Ocular syphilis was identified in a small proportion of syphilis patients, regardless of HIV status. However, OS was more prevalent in patients living with HIV. Most patients with severe OS and both patients who reported complete vision loss were living with HIV. OS patients living with HIV were younger than HIV-negative and unknown-status OS patients, but still older than non-OS patients living with HIV. OS was diagnosed more frequently in patients living with HIV who had late or unknown duration syphilis, an unsuppressed VL, or a CD4 count ≤200 cells/mL. Many of these patients were diagnosed with HIV and syphilis concurrently, suggesting this population was not receiving routine screening for syphilis or HIV at earlier stages of infection. Concerns about ocular symptoms may have prompted these patients to seek healthcare. With treatment, OS symptoms in patients living with HIV appeared to resolve at similar rates as HIV-negative or unknown-status patients.

The combination of older age and low CD4 counts in OS patients living with HIV suggest declining immune status may contribute to ocular manifestations of syphilis. Syphilis can result in a temporary drop in the CD4 count in patients coinfected with HIV that typically resolves after treatment [19–23]. Similar to previous studies, [10, 11] we observed OS patients to have lower CD4 counts than non-OS patients, regardless of when the patient was diagnosed with HIV relative to their syphilis diagnosis or the patient’s age. OS was also more prevalent in patients with an unsuppressed VL, providing support for previous findings that inflammation associated with uncontrolled HIV replication could be an important prognostic factor for OS [24]. To date, there is no evidence that the recent nationwide increase in reported OS infection was due to a specific neurotropic strain of T. pallidum [25]. Although our study was not designed to do so, continued characterization of OS strains by HIV status may elicit an understanding of who is most at risk of developing ocular manifestations of syphilis.

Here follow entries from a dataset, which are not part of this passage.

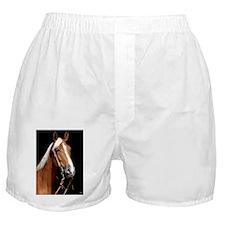 chestnut_lgframed Boxer Shorts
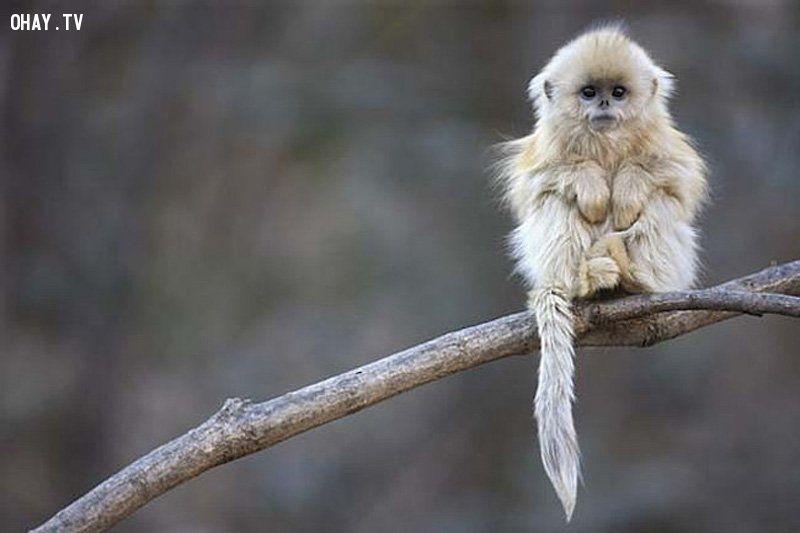 ảnh động vật,tuyệt chủng,động vật tuyệt chủng,nguy cơ tuyệt chủng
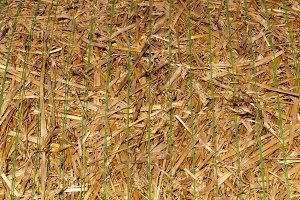 straw of wheat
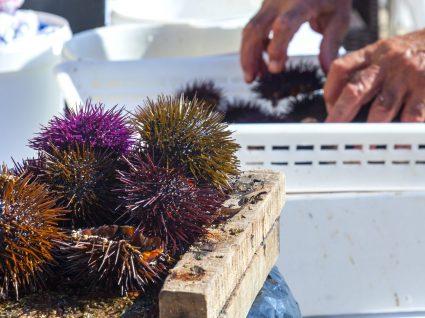 3º Festival Ouriço-do-mar chega à Ericeira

Ocular syphilis may be associated with delayed syphilis diagnosis, particularly in people who also have undiagnosed, and thus uncontrolled, HIV. Almost 70% of OS patients with concurrently diagnosed HIV had late or unknown duration syphilis. These patients had the highest median VL and lowest median CD4 count of all syphilis patients living with HIV. However, since the median RPR was high (1:128) in this group, syphilis stage may have been misclassified and some of these patients actually may have had recently acquired syphilis. Regardless, OS screening as part of routine examination should be considered for any person, whether HIV positive or not, presenting to healthcare with ocular symptoms in areas with high syphilis rates.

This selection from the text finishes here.